Assignment 04: Tensor Contractions on GPUs

Task 1: Tiled Contraction Kernel Variants

a) Classify all dimensions in the einsum string eabklxy, ecklyz -> eabcxz.

$$M = abx, N = cz, K = kly, C = e$$

b) Implement a cuTile kernel that computes the contraction eabklxy, ecklyz -> eabcxz. Use dimensions xyz as your GEMM dimensions. Sequentialize all other K-dimensions, parallelize the remaining dimensions. The kernel should work with arbitrary dimension sizes. You can hand them to your kernel as function arguments.

@ct.kernel
def contraction(A, B, C, k: ct.Constant[int], l: ct.Constant[int], x: ct.Constant[int], y: ct.Constant[int], z: ct.Constant[int], c: ct.Constant[int]):
    e_it = ct.bid(0)
    a_it = ct.bid(1)
    bc_it = ct.bid(2)
    b_it = bc_it // c
    c_it = bc_it % c

    acc = ct.zeros((x, z), dtype=ct.float32)

    for k_it in range(k):
        for l_it in range(l):
            A_ = ct.load(
                A, 
                index=(e_it,a_it,b_it,k_it,l_it,0,0), 
                shape=(1,1,1,1,1,x,y), 
                padding_mode=ct.PaddingMode.ZERO
            )
            A_ = ct.reshape(A_, (x, y))
            B_ = ct.load(
                B, 
                index=(e_it,c_it,k_it,l_it,0,0), 
                shape=(1,1,1,1,y,z), 
                padding_mode=ct.PaddingMode.ZERO
            )
            B_ = ct.reshape(B_, (y, z))
            acc += ct.matmul(A_, B_)

    acc = ct.astype(acc, ct.float16)
    acc = ct.reshape(acc, (1,1,1,1,x,z))
    ct.store(C, index=(e_it,a_it,b_it,c_it,0,0), tile=acc)

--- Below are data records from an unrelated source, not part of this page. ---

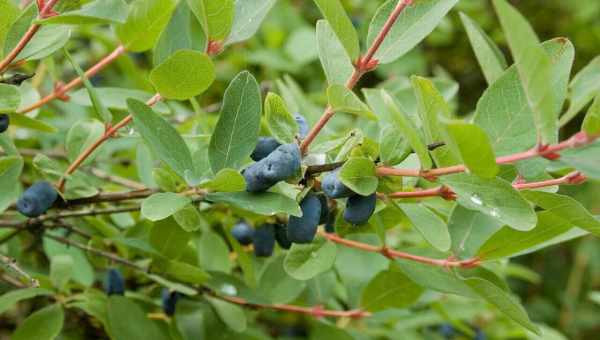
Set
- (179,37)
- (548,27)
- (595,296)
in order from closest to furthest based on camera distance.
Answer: (179,37) < (595,296) < (548,27)

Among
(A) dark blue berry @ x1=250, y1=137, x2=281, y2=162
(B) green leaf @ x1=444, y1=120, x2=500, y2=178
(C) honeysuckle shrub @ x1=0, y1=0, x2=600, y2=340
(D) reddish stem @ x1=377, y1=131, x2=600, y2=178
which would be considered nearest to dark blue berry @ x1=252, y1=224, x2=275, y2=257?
(C) honeysuckle shrub @ x1=0, y1=0, x2=600, y2=340

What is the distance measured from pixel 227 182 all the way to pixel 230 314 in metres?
0.40

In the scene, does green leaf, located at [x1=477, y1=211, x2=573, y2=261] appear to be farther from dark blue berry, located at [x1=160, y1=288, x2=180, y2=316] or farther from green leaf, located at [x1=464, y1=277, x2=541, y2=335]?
dark blue berry, located at [x1=160, y1=288, x2=180, y2=316]

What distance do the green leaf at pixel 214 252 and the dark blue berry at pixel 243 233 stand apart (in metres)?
0.07

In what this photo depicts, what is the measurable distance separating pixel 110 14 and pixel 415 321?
3.29 feet

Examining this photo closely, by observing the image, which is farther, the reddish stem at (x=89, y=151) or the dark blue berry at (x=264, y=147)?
the reddish stem at (x=89, y=151)

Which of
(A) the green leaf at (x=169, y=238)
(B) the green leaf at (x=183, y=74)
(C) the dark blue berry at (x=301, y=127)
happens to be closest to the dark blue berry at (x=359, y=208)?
(C) the dark blue berry at (x=301, y=127)

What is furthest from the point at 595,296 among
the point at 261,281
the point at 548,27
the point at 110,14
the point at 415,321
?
the point at 548,27

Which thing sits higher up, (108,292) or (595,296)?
(108,292)

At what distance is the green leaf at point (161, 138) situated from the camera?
88 centimetres

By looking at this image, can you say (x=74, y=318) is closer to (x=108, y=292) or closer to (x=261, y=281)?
(x=108, y=292)

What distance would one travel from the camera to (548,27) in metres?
3.84

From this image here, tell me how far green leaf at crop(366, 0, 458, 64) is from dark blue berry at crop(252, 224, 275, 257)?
0.34m

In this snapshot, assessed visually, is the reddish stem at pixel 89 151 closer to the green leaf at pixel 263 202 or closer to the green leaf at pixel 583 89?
the green leaf at pixel 263 202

c) Implement a cuTile kernel that computes the contraction eabklxy, ecklyz -> eabcxz. Use dimensions xyz as your GEMM dimensions. Sequentialize all other K-dimensions, as well as the b dimension. Parallelize the remaining dimensions. The kernel should work with arbitrary dimension sizes. You can hand them to your kernel as function arguments.

@ct.kernel
def contraction(A, B, C, k: ct.Constant[int], l: ct.Constant[int], x: ct.Constant[int], y: ct.Constant[int], z: ct.Constant[int], b: ct.Constant[int]):
    e_it = ct.bid(0)
    a_it = ct.bid(1)
    c_it = ct.bid(2)

    for b_it in range(b):
        acc = ct.zeros((x, z), dtype=ct.float32)
        for k_it in range(k):
            for l_it in range(l):
                A_ = ct.load(
                    A, 
                    index=(e_it,a_it,b_it,k_it,l_it,0,0), 
                    shape=(1,1,1,1,1,x,y), 
                    padding_mode=ct.PaddingMode.ZERO
                )
                A_ = ct.reshape(A_, (x, y))
                B_ = ct.load(
                    B, 
                    index=(e_it,c_it,k_it,l_it,0,0), 
                    shape=(1,1,1,1,y,z), 
                    padding_mode=ct.PaddingMode.ZERO
                )
                B_ = ct.reshape(B_, (y, z))
                acc+= ct.matmul(A_, B_)
        acc = ct.astype(acc, ct.float16)
        acc = ct.reshape(acc, (1,1,1,1,x,z))
        ct.store(C, index=(e_it,a_it,b_it,c_it,0,0), tile=acc)

Find one configuration (dimension sizes) where your kernel from b) performs better and one configuration where your new kernel from c) performs better.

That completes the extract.